Troubling new evidence has emerged in the scandal surrounding Fairfax film critic Jim Schembri’s infamous Scream 4 spoiler, with secret internal documents contradicting the scribe’s official explanation for the snafu.

In a prominent piece written by Schembri for last Friday’s Age Insight section titled “How I punk’d the Twitterverse“, the buff claimed he’d penned two versions of his review to execute a deliberate ruse — one without a spoiler for the print edition of The Age‘s EG filed on Wednesday, April 13 and another version — revealing the killer — that would appear on the web and cause a commotion before being replaced.

“…I decided to create a [sic] online event. I wanted to become the scourge of the Twitterverse as I led the hordes down a merry trail of cryptic messages and misdirection,” Schembri wrote, claiming he “ignited the firestorm by writing two Scream 4 reviews, one with genuine spoiler, one without. The latter ran in print, filed on the morning of last Wednesday week.”

But not only was the print review filed a day earlier than Schembri claims, it also contained the spoiler. The error was rectified 20 hours later — not by Schembri but by a savvy Brisbane-based sub-editor who sounded the alarm.

Internal copies of the story’s version history from The Age‘s “Cyber” publishing system, seen by Crikey, reveal that in fact Schembri (or “jschembri” in IT parlance) initially filed only one review, containing the spoiler, at 17:48:40 on Tuesday, April 12 to “Eged” — the desk for the copy that goes in the paper. That version was picked up briefly by EG editor Jo Roberts later that night.

The first sentence revealed the identity of the killer, a strict no-no in film critic circles: “Only the sight of <xxx> getting all kill-happy [emphasis added] in the frenzied, formulaic final-reel bloodbath makes this totally unwanted, utterly predictable franchise stretcher marginally worthwhile.”

Cyber shows the crucial spoiler word — “kill-happy” — is left unaltered up until the review’s 13th edit on the following afternoon — Wednesday — at 14:34:53 by “EBestAGE”. “EBest” is Liz Best, a Pagemasters sub-editor based in Brisbane. While Pagemasters refused to comment on the record, citing its commercial relationship with Fairfax, Crikey understands that while subbing the piece Best noticed the spoiler and contacted a senior editor at The Age and Schembri to alert them.

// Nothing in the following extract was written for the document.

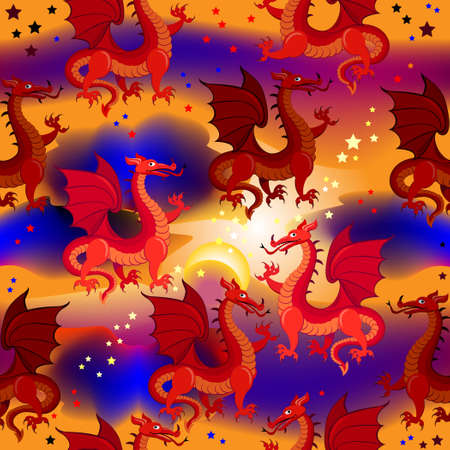 Seamless pattern ornament with fantastic eastern red dragons. Modern popular Asian print ornate for wall-paper and textile. Vector cartoon illustration. Zdjęcie Seryjne - 161968911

Soon after, “Kill-happy” is replaced — by Best in the system — with “caught up” and the spoiler disappears: “Only the sight of <xxx> getting caught up in the frenzied, formulaic final-reel makes this totally unwanted, utterly predictable franchise stretcher marginally worthwhile.”

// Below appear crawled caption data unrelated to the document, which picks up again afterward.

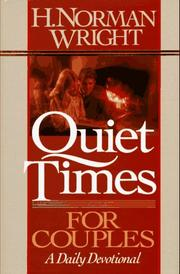 Cover of: Quiet Times for Couples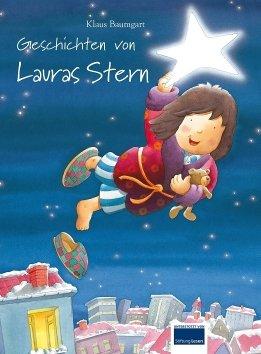 Geschichten von Lauras Stern
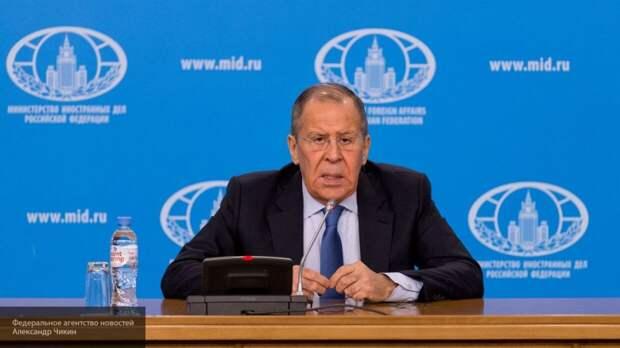Лавров объяснил недовольство США воссоединением России и Крыма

The junked text was placed into Cyber’s “notes” function. (Crikey sub-editor and former Age sub Mick Vaughan explains the Cyber “notes” area is where alterations to the story can be tracked). Barring two further minor edits, this is the version that would appear in the EG print edition.

In his “punk’d” piece, Schembri wrote that as part of the prank, an online version of the review — containing the spoiler — would appear on the Wednesday “afternoon” on The Age‘s website. At about 5.20pm, The Age‘s online content management system indeed shows that Schembri created the item and published it to the web.

(The Age maintains a separate publishing system for its online stories, for which Schembri has publishing rights).

As Crikey‘s Luke Buckmaster quickly observed, it took Twitter about 12 hours to notice the spoiler and accuse Schembri of ruining the film.

The following morning — Friday — Schembri posted a series of retaliatory tweets claiming “we do not give away the ending”, but only after he had altered “kill-happy” to “caught up” online. It appears he had either reverse-engineered an excuse for the original error at the time it was discovered by Pagemasters, or had published the online spoiler version erroneously and came up with the ex post facto excuse then.

But if, as Schembri maintained in Insight, his intention to “punk” the Twitterverse had been hatched in advance — with a spoiler-free version written for the print edition and a spoiler online — then it makes no sense to have filed the spoiled version for EG. And the “other version” only appeared after Pagemasters’ intervention. Note that Schembri makes no reference to filing an erroneous version in his official explanation.

Jo Roberts appeared to subscribe to the latter theory, telling Crikey this morning that Schembri had explained to her he had “filed the story errantly” and had also confessed to a “genuine error”. Roberts said she wasn’t aware that Schembri had taken it upon himself to publish the review online and that the normal practice was to publish to the web at the same time EG hits the streets.

Other senior Age sources have confirmed that in their view the “punk’d” excuse was simply a ruse to cover over a serious breach of the first rule of film reviewing — don’t give away the ending. One described Schembri as a “difficult character” and a “loose cannon”.

Neither Schembri nor Age editor Paul Ramadge responded to Crikey‘s request for an explanation this morning.